ちなみに、「アゼルヴリス」 とは古英語で 「尊き平和」 という意味。
戦乱の時代、彼の両親は 「平和な国をつくってほしい」 との願いを込めて名付けたのかもしれませんね。
願いに反して? 本人は戦好きでしたが……(苦笑)

デグザスタンの戦い

603年、アゼルヴリスの侵攻に危機を感じたダル・リアダの王アイダン・マク・ガブランが各国に呼び掛けて兵を集め、バーニシアに対し巨大で強力な同盟軍を組織。英国史上に名を残す、デグザスタンの戦いです。

スコットランド南部の何処かで起こったこの戦いで、アゼルヴリスは寡兵でもってダル・リアダとその同盟軍を壊滅的に打ち破り、勝利を得ました。アイダン王の軍勢は大部分が殺され、王自身は逃亡したそうです。

デグザスタンの戦いでの勝利はアゼルヴリスの勇名をとどろかせることになりましたが、弟のテオドバルドを戦死させてしまったことで、彼にとっても高くついた勝利でした。
ブリトン人たちは、次々に国境線を塗り替えてゆくアゼルヴリスを 「Flesaur」 (ねじ曲げる者) と呼んだそうです。

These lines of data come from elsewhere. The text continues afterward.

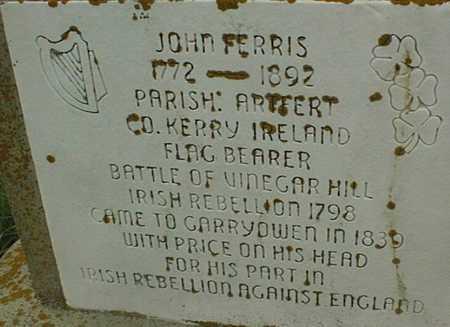 FERRIS, JOHN - Jackson County, Iowa   JOHN FERRIS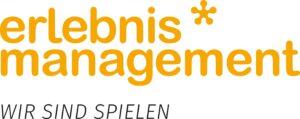 Logo Erlebnismanagement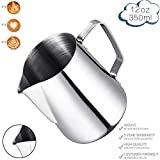 Milk Frothing Pitcher, Stainless Steel Latte Art Creamer Cup Silver 12 oz (350 ml) for Espresso Machines,Mirror Finished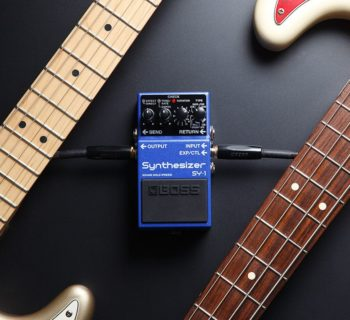BOSS SY-1 pedali fx rc10r chitarra guitar strumenti musicali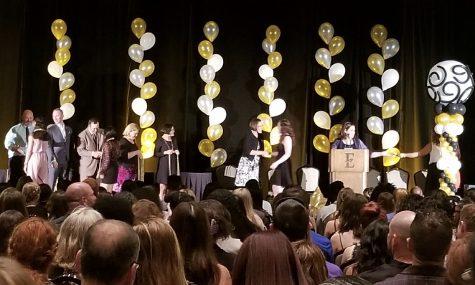 Awarding Osceola Seniors' Achievements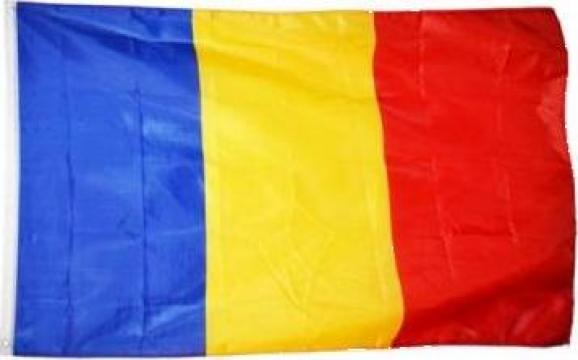 Steag mare Romania de la Previous Prodcom Srl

その後、北部の国々とは協定を結んだようで、ダル・リアダとピクトランド (スコットランド北東部にあったピクト人の王国) は後年、バーニシアからの王族の亡命を受け容れています。
ダル・リアダはともかく、ピクトランドは何故かというと、アゼルヴリスの最初の妻ベバはピクトの王女だったという説があるのです。
おそらく、政略結婚ですね。

とはいえ、アゼルヴリスはこの妃をとても愛していたようで、バーニシアの都は元々ブリトン人の言葉で 「ディン・グァリエ」 という名だったのを、「ベバンバラ」 (ベバンバラ、ベバンバーグ → 後にバンバラ、「ベバの砦」 の意味) に改めました。
ただし、彼は604年頃、隣国デイアラの王女アクハと再婚しているので、ベバは早くに亡くなったのだろうと思われます。
(ベバとの間にエアンヴリスという名の息子がいます)

隣国デイアラを併合、ノーサンブリア王国の基礎をつくる

ブリトン人の国々を制圧したアゼルヴリスの野心は、次に同朋アングル人の国に向けられました。
隣国デイアラです。
604年頃、デイアラの王アゼルリクが急死し(病死説、暗殺説などあり)、アゼルヴリスは王の姪アクハと再婚(もしくはデイアラを征服してアクハと結婚)。それにより、アゼルヴリスはバーニシアとデイアラを統合、ノーサンブリア王を名乗りました。アクハとの間に、彼は7人の子供(息子6人、娘1人)をもうけています。結婚生活が12年間だったことを考えれば、夫婦仲はきっと良かったのでしょう。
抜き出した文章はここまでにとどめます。